■ Page text
§ §

“We believe the arts should be accessible to all” – LAMDA
It’s a rare thing these days to leave a theatre with your expectations blown clear out of the water, but that happened when my party visited the rather delightful Pleasance Theatre in Islington to see a classic Jacobean tragedy within LAMDA‘s winter season. For those who have yet to see The Revenger’s Tragedy, formerly attributed to Cyril Tourneur but now generally recognized as the work of Thomas Middleton, this is the blurb on LAMDA’s website:
Vindice and Hippolito are seeking revenge. But the decadent Italian court they operate in will not provide it easily. Schemes and counter-schemes collide in this vivid and often violent tale of lust, treachery and aristocratic ambition. First performed in 1606, and published in 1607, The Revenger’s Tragedy typifies the satire and cynicism of much Jacobean tragedy. Secret crimes, bitter enemies, decadent celebrations, black humour, doomed love and relentless betrayals…
The first thing to note is that Dora Schweitzer’s creepy production design is bang on the nail. As we sat the stage before us looked the very image of a claustrophobically dark Jacobean manor, redolent of secret machinations, scheming and plotting – or as the spiel from LAMDA’s website puts it, “all the trappings of a modern thriller wrapped in the excess and deception of a 17th century Italian court.”
A clear wooden stage is dimly lit largely from the wings, all the better to show up the wispy dry ice. A metal candle stand is at each end, mock ceiling candelabra overhead, and a dark wooden set to the rear, of which more later. Music plays, maybe an atmospheric medieval cantata led by a solo male falsetto voice.

§ §

(Spatial relationship records)
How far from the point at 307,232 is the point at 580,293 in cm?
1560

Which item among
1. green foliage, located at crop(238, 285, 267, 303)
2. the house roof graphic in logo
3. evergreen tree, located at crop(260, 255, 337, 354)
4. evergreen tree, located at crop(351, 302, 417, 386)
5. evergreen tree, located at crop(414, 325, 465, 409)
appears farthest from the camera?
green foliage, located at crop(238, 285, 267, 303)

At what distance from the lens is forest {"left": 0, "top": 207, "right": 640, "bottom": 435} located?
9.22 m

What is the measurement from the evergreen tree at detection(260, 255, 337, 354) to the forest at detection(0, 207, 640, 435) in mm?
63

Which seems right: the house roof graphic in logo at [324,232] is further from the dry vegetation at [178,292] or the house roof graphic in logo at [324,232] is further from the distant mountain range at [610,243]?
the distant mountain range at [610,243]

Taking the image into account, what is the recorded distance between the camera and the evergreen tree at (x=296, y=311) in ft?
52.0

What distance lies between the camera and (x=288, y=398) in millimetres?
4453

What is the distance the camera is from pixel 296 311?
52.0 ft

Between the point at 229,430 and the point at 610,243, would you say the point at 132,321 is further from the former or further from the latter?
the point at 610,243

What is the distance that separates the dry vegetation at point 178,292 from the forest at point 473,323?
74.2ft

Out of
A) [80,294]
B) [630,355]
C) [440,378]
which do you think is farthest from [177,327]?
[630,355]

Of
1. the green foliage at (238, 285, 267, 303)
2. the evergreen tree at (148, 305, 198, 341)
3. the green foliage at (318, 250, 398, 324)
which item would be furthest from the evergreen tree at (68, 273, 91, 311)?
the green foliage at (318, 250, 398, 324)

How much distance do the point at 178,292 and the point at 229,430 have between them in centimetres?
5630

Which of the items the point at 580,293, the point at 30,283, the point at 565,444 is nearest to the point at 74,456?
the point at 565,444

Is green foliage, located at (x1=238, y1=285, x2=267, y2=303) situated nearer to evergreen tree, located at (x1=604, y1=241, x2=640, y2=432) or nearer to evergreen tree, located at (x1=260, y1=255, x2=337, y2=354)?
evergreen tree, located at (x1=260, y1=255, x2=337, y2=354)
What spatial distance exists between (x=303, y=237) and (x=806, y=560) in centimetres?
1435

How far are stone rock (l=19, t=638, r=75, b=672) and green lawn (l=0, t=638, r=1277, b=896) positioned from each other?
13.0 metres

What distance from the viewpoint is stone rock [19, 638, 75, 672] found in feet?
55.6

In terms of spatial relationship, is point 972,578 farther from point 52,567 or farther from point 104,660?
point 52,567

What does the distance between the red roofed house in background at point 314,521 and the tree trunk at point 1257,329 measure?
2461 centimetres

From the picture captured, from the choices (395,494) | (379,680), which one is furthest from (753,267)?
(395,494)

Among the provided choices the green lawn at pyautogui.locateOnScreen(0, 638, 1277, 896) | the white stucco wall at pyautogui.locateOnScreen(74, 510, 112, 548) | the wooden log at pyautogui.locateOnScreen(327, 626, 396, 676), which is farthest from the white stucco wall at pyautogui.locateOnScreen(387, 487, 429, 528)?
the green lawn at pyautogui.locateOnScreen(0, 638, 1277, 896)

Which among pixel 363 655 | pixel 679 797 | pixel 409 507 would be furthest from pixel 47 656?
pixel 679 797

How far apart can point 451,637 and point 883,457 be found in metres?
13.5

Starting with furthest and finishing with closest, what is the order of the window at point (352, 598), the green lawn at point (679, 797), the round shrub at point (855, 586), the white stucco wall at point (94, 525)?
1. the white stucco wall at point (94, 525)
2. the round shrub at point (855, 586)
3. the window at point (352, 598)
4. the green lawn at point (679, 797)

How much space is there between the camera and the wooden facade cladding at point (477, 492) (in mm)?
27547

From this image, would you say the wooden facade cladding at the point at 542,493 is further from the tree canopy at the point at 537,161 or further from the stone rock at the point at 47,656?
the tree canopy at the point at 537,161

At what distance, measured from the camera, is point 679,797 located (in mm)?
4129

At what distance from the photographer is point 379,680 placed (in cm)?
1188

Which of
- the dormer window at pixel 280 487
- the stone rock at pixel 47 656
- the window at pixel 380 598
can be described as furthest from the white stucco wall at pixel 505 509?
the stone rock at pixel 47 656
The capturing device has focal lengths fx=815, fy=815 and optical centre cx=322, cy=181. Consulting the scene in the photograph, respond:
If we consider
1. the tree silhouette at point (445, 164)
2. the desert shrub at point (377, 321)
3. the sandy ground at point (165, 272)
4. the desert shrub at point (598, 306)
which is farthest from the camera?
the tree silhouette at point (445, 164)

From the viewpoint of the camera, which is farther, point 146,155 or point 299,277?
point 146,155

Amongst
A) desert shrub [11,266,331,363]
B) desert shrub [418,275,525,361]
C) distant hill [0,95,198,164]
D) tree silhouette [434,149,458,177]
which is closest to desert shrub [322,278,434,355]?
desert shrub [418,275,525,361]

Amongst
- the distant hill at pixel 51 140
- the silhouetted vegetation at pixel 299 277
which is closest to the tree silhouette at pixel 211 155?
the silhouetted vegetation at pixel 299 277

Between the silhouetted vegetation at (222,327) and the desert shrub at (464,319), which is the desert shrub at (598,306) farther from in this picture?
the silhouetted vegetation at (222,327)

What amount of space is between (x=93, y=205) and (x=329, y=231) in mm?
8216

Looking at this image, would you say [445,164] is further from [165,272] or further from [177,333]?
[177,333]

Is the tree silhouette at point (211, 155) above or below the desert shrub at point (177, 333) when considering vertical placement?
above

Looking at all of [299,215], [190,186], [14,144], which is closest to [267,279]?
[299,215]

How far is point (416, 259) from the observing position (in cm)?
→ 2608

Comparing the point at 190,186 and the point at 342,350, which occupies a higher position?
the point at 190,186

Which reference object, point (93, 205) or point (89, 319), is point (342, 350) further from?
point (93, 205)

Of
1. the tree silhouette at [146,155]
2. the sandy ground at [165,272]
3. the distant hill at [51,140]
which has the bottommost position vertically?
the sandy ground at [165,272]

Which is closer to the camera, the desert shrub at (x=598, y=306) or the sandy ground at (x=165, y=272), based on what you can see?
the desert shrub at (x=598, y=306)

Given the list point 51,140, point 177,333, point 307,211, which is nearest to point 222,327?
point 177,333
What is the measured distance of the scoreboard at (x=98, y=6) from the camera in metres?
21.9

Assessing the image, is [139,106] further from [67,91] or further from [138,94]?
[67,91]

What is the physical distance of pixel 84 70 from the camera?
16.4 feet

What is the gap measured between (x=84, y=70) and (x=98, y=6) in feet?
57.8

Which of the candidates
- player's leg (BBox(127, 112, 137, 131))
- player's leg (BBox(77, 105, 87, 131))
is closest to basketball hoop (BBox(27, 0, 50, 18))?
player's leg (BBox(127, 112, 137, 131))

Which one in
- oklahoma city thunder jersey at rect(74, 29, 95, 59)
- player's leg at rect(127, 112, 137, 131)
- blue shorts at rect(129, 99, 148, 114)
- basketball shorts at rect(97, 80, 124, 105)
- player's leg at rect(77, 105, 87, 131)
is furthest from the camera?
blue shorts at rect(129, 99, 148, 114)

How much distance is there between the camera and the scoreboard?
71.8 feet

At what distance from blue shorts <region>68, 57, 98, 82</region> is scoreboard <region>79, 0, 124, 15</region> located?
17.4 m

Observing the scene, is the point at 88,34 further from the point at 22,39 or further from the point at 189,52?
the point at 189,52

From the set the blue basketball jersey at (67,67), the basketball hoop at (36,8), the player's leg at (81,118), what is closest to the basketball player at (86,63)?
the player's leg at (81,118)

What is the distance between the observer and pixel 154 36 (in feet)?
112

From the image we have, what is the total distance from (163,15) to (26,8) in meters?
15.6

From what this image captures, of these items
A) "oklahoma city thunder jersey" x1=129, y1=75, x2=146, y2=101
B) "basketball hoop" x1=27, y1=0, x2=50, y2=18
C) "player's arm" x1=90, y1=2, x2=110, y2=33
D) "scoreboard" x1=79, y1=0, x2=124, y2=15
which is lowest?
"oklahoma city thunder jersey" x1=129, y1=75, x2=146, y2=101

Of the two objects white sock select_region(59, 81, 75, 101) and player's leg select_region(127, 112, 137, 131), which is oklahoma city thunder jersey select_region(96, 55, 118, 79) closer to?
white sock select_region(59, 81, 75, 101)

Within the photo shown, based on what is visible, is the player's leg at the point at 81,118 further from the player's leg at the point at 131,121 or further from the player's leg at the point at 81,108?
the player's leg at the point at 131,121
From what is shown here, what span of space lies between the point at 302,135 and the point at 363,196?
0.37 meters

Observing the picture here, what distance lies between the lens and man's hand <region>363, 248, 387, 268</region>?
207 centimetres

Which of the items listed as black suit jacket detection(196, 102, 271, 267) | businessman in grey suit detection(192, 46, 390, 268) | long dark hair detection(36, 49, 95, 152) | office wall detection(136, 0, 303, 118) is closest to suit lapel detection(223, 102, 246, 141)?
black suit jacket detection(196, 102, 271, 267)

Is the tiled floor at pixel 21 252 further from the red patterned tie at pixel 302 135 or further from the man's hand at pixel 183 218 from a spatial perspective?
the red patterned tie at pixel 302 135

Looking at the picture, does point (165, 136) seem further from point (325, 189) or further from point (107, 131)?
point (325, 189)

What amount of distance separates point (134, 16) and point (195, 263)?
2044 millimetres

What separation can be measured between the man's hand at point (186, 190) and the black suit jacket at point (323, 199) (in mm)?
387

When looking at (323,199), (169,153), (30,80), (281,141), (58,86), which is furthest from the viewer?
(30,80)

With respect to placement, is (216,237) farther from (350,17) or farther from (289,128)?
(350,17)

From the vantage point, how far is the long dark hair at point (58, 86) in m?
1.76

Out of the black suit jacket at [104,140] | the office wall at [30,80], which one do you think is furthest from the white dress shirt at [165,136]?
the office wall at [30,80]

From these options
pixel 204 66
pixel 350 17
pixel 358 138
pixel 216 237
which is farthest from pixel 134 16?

§ §

■ Written request A
Based on the review of The Revenger's Tragedy, does each statement below agree with it? Answer yes or no for each, and quote the words that decide it.
(i) The play was first performed in 1607.
(ii) Dora Schweitzer did the production design.
(iii) The stage is lit mostly from overhead.
■ Written request B
Write the next part of the review of The Revenger's Tragedy, picking up after its last sentence.

■ Task response A
(i) No: "First performed in 1606, and published in 1607"
(ii) Yes: "Dora Schweitzer’s creepy production design is bang on the nail"
(iii) No: "A clear wooden stage is dimly lit largely from the wings"

■ Task response B
As characters appear on this darkly lit stage, the costumes are displayed in sharp relief. Unmistakably Jacobean in design, they are enhanced by satirical use of masks in the first and final scenes. We open with one masque and finish with another; in the first instance, the celebration is to the glory of the Duke, played in bald wig, white makeup and a northern accent by Jack Bandeira to appear a vain, grotesque and corrupt figure, certainly the sort you would consider guilty of treachery to warrant Vindici’s revenge for the murder of his beloved.
As the revenger-in-chief, Joseph Reed cuts an impressive figure, at once cynical yet conniving, employing his brother Hippolito (Scott Miller) as his primary conspirator, where Vincent Lai‘s duplicitous and lustful Lussurioso is both a means to an end and an ironic twist, given that both parties are trying to employ the other in their scheming.
This is, of course, but one of several such darkly comic and vindictive schemes going on, to which the court is but a perfect stage to host the bitter, vengeful, greedy and ambitious plots played out (this run-down of the characters might prove helpful!) It’s worth saying that while the the players employ a variety of accents (including American), they entice the audience into this world of breathless intrigue such that you barely notice the global nature of the Italian court (full cast list below.)
Pacing is strong and slick, quite rightly so, but this does not dilute the essence of audience enjoyment thanks to honed phrasing and body language. Full marks to the director (Rodney Cottier) for micromanaging every nuance of performance, every gesture and word spoken, not only to enhance clarity but to extract from each performance the full gravity of their deeds and meaning from what could be just words words words.
Stage conventions are cast aside, but with a studied care. Asides come thick and fast, so actors frequently break the fourth wall and talk apace to the audience. In dialogue, angles are used to take advantage of the stage depth, so we see the full 360 degrees of actors, contravening tradition to good effect.
More than that, the stage and also the balcony above are used to display every lascivious behaviour – including clothed sex and murder. Cottier is aided by some of the details behind Schweitzer’s set, which on occasion opens out into boxes used variously as a bed, a tomb and a grave.
The risk in working this closely on every detail is that the production fails to coalesce, something you could not say in this case. Many would consider this to be a flawed production with promise, though I rather take the view that the director has considered the weaknesses therein and turned them round into strengths. In my own forthcoming production of The Rivals, I shall strive for equal attention to detail.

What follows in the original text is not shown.